The SEC released its 2022 Examination Priorities and – hold on to your hats – ESG investing is the second of five significant focus areas. The Division promotes compliance with federal securities laws through on-site exams, outreach, publications and, where appropriate, referrals to the SEC’s Division of Enforcement. According to the document:
There is a risk that disclosures regarding portfolio management practices could involve materially false and misleading statements or omissions, which can result in misinformed investors. This risk may be compounded by:
(1) the lack of standardization in ESG investing terminology (e.g., strategies that are referred to as sustainable, socially responsible, impact investing, and environmental, social, and governance conscious, which incorporate ESG criteria);
(2) the variety of approaches to ESG investing (e.g., a portfolio may be labeled as ESG because of consideration of ESG factors alongside traditional financial, industry-related, and macroeconomic indicators, among others; other portfolios may use ESG factors as the driving or main consideration in selecting investments; or some portfolios engage in impact investing seeking to achieve measurable ESG impact goals); and
(3) the failure to effectively address legal and compliance issues with new lines of business and products.
The Division will continue to focus on ESG-related advisory services and investment products (e.g., mutual funds, exchange-traded funds (ETFs), and private fund offerings). Such reviews will typically focus on whether RIAs [SEC-registered investment advisers] and registered funds are:
(1) accurately disclosing their ESG investing approaches and have adopted and implemented policies, procedures, and practices designed to prevent violations of the federal securities laws in connection with their ESG-related disclosures, including review of their portfolio management processes and practices;
(2) voting client securities in accordance with proxy voting policies and procedures and whether the votes align with their ESG-related disclosures and mandates; or
(3) overstating or misrepresenting the ESG factors considered or incorporated into portfolio selection (e.g., greenwashing), such as in their performance advertising and marketing.

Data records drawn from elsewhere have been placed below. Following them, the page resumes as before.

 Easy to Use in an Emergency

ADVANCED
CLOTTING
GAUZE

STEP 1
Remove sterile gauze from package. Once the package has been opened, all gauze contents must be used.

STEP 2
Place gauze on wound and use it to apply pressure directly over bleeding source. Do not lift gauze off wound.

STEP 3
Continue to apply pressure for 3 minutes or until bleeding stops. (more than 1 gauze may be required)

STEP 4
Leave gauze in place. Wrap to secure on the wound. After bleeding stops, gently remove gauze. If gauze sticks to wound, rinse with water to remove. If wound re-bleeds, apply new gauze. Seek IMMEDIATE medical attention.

The Division also clarifies a more general matter:
With our name change last year to the Division of Examinations, some have speculated that the removal of ‘compliance’ from the Division’s name was intended to deemphasize our long-standing focus on, and commitment to, promoting compliance and to empowering compliance officers. Rest assured, that is not the case… While many registrants demonstrate the value and importance they place on compliance, far too often we examine registrants where that is not the case.
This is a clear message that the SEC expects compliance and governance to be a fundamental component of ESG.
What This Means
This is a pretty clear and specific roadmap for what the Division will be looking at in terms of ESG management on the part of portfolio managers, investment advisors and registered funds. Interestingly, it somewhat parallels recent information requests made by the Texas State Comptroller to some of the state’s financial service providers concerning consistency of those firms’ actions versus their ESG positioning. The Division’s statements are also closely aligned with the proposed climate disclosure expectations published last week.
While the Division priorities and the Texas Comptroller actions are focused on financial services/investment firms, they can also be seen as offering guidance to manufacturers/operating companies. That is worth some consideration.